--- BEGIN ---

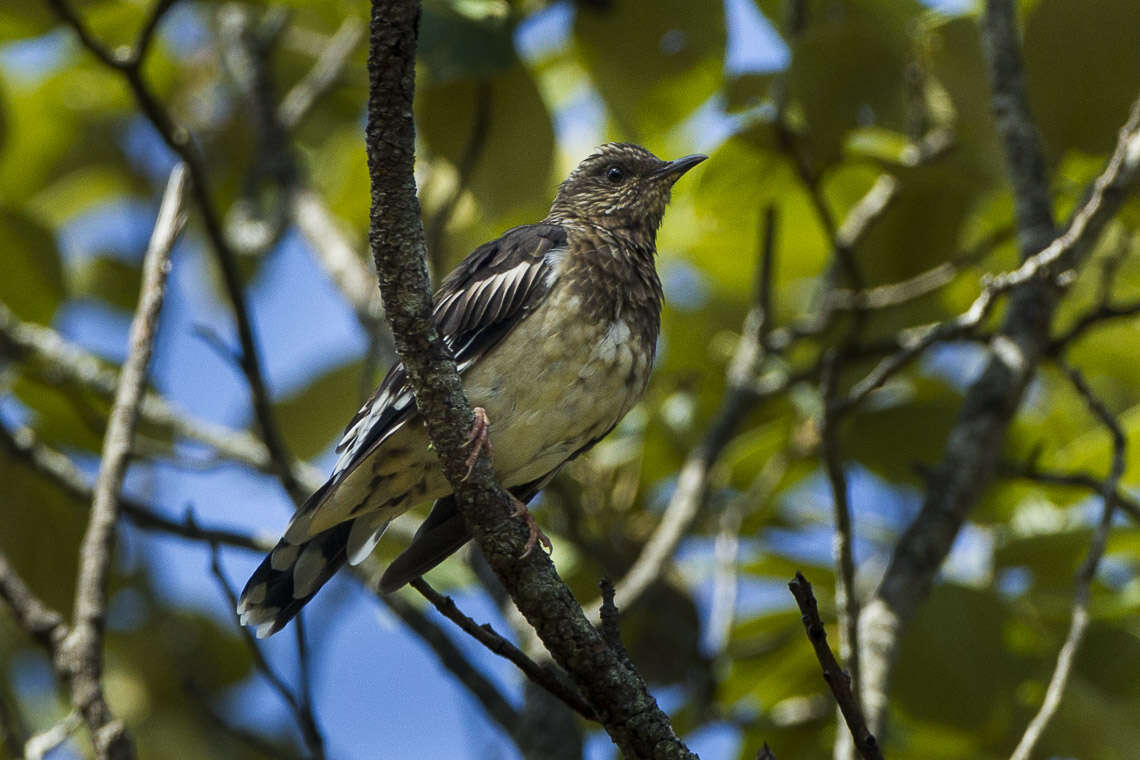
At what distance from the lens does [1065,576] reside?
4.42 metres

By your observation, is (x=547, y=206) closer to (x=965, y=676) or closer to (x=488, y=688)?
(x=488, y=688)

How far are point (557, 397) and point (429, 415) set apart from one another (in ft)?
3.09

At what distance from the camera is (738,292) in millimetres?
5621

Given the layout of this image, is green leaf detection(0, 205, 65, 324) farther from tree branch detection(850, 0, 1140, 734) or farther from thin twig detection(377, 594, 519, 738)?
tree branch detection(850, 0, 1140, 734)

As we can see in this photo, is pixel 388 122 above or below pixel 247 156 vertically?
below

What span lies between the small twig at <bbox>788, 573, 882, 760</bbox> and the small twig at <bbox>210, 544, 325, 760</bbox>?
5.09ft

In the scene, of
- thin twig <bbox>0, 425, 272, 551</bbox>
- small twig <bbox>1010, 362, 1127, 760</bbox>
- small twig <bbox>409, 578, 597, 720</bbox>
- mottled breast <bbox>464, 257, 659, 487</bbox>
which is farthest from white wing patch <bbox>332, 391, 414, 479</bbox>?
small twig <bbox>1010, 362, 1127, 760</bbox>

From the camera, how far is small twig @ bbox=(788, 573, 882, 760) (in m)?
2.24

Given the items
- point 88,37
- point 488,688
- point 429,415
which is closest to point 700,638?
point 488,688

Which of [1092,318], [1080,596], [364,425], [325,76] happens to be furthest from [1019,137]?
[325,76]

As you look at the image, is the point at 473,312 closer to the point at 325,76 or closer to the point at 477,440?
the point at 477,440

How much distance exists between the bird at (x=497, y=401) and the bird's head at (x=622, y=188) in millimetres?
672

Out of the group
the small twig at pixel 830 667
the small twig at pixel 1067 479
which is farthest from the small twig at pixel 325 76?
the small twig at pixel 830 667

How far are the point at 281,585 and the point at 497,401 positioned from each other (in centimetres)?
82
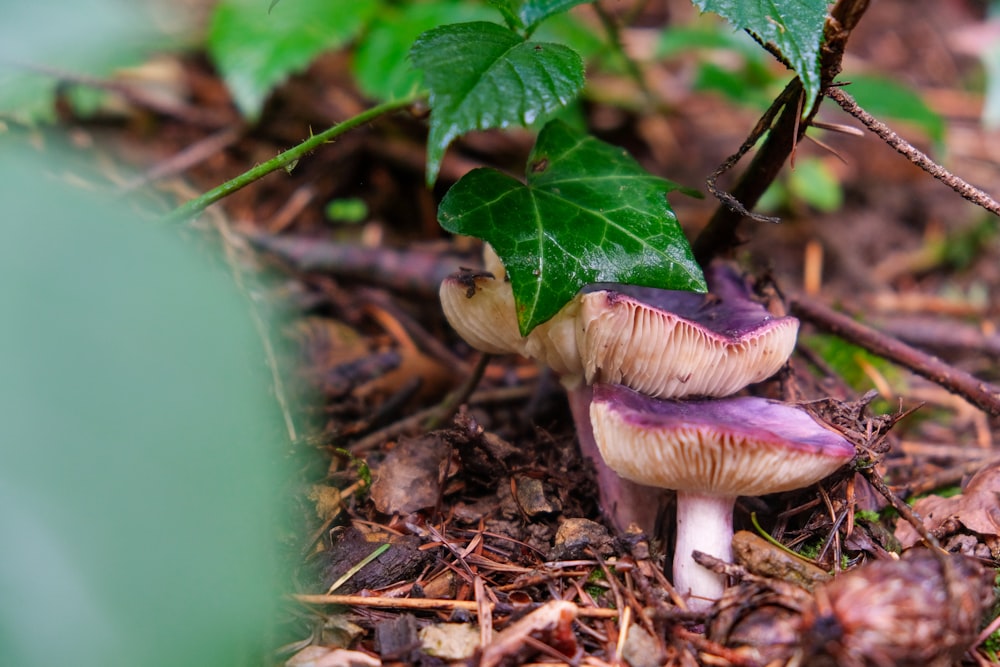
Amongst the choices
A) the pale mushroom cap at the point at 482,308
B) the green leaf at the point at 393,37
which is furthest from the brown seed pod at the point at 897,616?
the green leaf at the point at 393,37

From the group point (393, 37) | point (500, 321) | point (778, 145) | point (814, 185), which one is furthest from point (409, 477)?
point (814, 185)

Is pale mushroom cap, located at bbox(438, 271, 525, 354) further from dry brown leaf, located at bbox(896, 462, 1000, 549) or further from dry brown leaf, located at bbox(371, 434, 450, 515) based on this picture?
dry brown leaf, located at bbox(896, 462, 1000, 549)

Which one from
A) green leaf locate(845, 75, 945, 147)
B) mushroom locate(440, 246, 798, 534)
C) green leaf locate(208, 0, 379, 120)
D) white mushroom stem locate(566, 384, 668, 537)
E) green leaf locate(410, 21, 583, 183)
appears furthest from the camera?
green leaf locate(845, 75, 945, 147)

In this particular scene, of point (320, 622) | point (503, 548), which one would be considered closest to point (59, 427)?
point (320, 622)

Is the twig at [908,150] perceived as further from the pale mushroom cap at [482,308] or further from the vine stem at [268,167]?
the vine stem at [268,167]

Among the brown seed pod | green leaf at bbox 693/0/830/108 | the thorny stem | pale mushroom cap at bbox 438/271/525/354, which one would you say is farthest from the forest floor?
green leaf at bbox 693/0/830/108

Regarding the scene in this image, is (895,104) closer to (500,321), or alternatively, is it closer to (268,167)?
(500,321)

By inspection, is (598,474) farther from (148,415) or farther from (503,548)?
(148,415)
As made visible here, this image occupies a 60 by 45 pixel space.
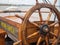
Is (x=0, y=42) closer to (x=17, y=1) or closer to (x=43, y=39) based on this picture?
(x=43, y=39)

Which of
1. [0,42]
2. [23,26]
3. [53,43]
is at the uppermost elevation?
[23,26]

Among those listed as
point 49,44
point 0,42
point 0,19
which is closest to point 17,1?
point 0,19

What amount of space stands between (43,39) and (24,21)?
12.3 inches

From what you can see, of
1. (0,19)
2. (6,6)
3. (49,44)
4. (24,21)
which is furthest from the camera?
(6,6)

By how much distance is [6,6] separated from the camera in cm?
322

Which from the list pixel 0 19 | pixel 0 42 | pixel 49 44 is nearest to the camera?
pixel 49 44

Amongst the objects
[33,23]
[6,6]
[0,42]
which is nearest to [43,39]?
[33,23]

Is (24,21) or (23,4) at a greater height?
(24,21)

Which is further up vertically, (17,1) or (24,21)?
(24,21)

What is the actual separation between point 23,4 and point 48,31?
1877 mm

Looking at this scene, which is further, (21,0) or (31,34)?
(21,0)

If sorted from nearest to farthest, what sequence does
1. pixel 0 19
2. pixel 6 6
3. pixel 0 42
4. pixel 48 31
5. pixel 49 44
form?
pixel 48 31 → pixel 49 44 → pixel 0 42 → pixel 0 19 → pixel 6 6

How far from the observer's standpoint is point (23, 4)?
11.0 feet

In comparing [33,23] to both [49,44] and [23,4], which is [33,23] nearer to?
[49,44]
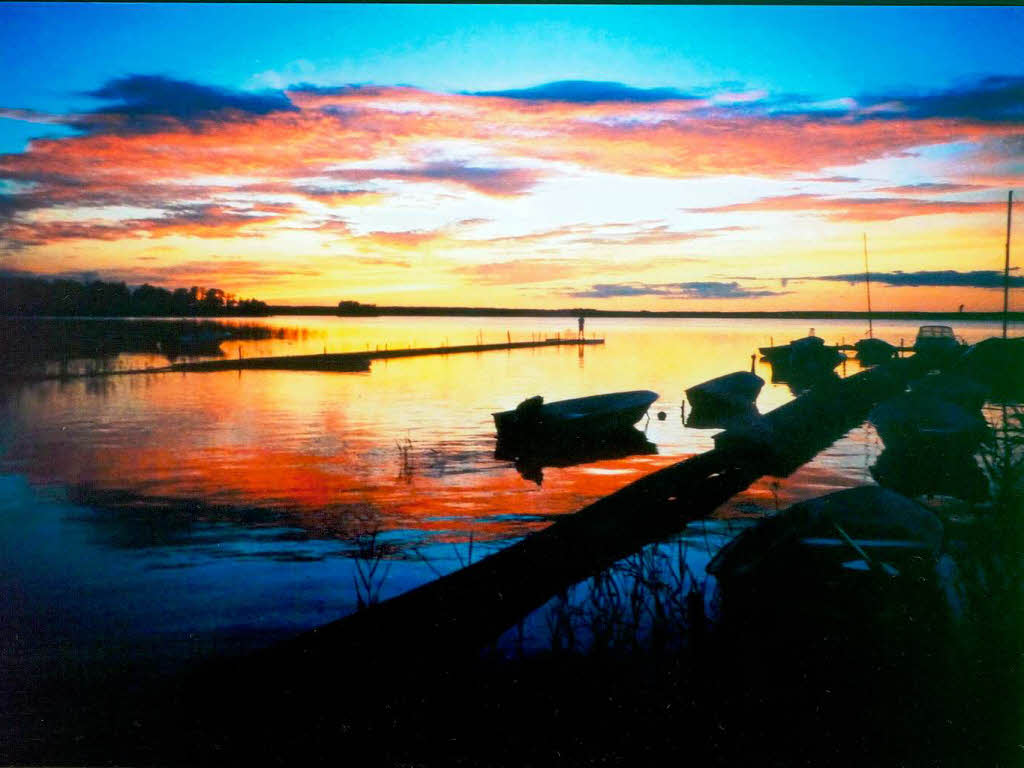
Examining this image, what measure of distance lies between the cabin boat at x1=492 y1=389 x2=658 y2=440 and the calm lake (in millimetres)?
960

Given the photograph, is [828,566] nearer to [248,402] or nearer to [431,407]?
[431,407]

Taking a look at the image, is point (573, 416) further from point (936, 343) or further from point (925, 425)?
point (936, 343)

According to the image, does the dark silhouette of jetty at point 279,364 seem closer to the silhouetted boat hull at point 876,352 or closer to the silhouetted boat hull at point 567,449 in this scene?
the silhouetted boat hull at point 567,449

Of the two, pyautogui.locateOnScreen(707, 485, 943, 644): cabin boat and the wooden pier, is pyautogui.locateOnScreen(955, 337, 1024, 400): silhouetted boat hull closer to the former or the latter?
pyautogui.locateOnScreen(707, 485, 943, 644): cabin boat

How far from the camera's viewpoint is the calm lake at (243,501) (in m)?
9.66

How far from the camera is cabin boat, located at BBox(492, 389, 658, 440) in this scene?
23672mm

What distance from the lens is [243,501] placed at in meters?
15.8

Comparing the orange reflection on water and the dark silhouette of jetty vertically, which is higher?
the dark silhouette of jetty

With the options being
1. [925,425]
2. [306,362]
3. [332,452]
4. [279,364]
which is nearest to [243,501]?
[332,452]

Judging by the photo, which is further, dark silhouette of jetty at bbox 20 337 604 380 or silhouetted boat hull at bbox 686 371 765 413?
dark silhouette of jetty at bbox 20 337 604 380

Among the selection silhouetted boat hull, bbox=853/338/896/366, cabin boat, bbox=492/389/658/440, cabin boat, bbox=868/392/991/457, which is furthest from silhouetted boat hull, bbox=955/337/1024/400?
silhouetted boat hull, bbox=853/338/896/366

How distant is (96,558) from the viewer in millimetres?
11961

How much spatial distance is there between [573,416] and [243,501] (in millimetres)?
11789

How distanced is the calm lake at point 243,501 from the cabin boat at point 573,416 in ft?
3.15
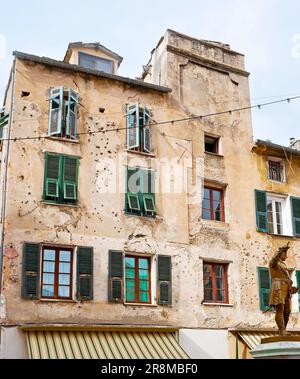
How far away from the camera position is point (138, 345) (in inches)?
627

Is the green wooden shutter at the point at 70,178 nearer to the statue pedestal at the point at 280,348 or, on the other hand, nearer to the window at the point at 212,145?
the window at the point at 212,145

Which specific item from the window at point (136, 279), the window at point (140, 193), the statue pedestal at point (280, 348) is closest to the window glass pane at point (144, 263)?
the window at point (136, 279)

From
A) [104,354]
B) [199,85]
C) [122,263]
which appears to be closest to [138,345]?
[104,354]

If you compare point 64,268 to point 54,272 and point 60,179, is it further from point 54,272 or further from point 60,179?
point 60,179

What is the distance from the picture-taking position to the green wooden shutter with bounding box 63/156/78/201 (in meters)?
17.0

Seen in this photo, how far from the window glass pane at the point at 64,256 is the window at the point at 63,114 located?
3649mm

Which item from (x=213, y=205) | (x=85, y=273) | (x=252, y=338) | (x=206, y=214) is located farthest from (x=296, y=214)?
(x=85, y=273)

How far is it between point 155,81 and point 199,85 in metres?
1.69

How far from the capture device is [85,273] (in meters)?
16.5

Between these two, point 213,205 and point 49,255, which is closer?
point 49,255

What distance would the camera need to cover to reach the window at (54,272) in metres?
15.7

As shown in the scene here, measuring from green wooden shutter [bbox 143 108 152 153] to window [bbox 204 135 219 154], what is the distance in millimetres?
2560

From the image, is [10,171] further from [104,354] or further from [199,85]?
[199,85]

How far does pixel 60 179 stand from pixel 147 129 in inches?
147
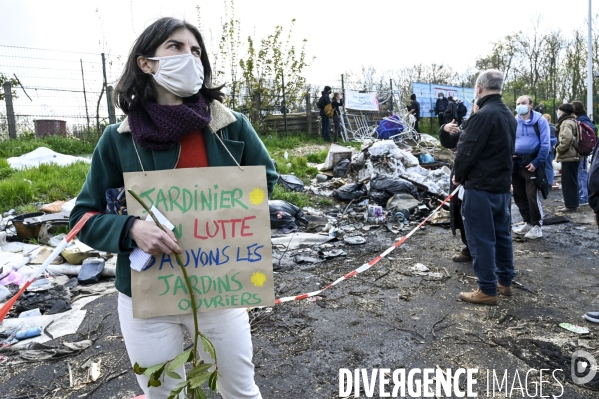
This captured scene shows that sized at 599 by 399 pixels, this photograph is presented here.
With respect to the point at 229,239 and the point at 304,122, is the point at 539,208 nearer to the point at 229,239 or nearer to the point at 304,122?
the point at 229,239

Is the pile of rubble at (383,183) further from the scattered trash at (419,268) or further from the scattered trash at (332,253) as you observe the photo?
the scattered trash at (419,268)

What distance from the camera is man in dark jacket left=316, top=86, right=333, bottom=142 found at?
1623 centimetres

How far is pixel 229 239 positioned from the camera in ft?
5.16

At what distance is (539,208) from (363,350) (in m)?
4.52

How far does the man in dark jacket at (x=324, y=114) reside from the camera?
53.3 feet

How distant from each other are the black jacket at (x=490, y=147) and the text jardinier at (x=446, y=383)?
169 centimetres

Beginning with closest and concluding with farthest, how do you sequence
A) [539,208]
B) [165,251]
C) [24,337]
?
[165,251]
[24,337]
[539,208]

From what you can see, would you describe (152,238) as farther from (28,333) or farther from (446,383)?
(28,333)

--- END ---

• DIRECTIONS:
Switch "man in dark jacket" to "person in dark jacket" in the listing, from the line holding "From the image, is" through the end of the listing, inclusive, and write those lines out again with everything else unchanged. Leave the pictures out of your answer.

• CORRECT OUTPUT:
From the image, is [10,171] further from [104,354] or further from [199,85]?
[199,85]

How far does pixel 60 179 stand from pixel 147 129 in inches?
147
This captured scene shows that sized at 599 by 399 pixels, this photograph is presented here.
With respect to the point at 229,239 and the point at 304,122, is the point at 539,208 nearer to the point at 229,239 or nearer to the point at 304,122?
the point at 229,239

Is the pile of rubble at (383,183) further from the scattered trash at (419,268) or further from the scattered trash at (332,253) as you observe the photo?
the scattered trash at (419,268)

What distance from the camera is person in dark jacket left=316, top=86, right=333, bottom=142 found at?
1623 centimetres

How far is pixel 229 239 positioned from the camera in ft?
5.16

At what distance is (539,208) from (363,350) (in m)?
4.52

How far does the person in dark jacket at (x=324, y=114) reside from the camera?
53.3 feet

How distant from each other are the black jacket at (x=490, y=147) and the text jardinier at (x=446, y=383)?
169 centimetres

Beginning with closest and concluding with farthest, how do you sequence
A) [539,208]
B) [165,251]
C) [24,337]
?
[165,251]
[24,337]
[539,208]

From what you can see, would you describe (152,238) as farther from (28,333) or farther from (446,383)?
(28,333)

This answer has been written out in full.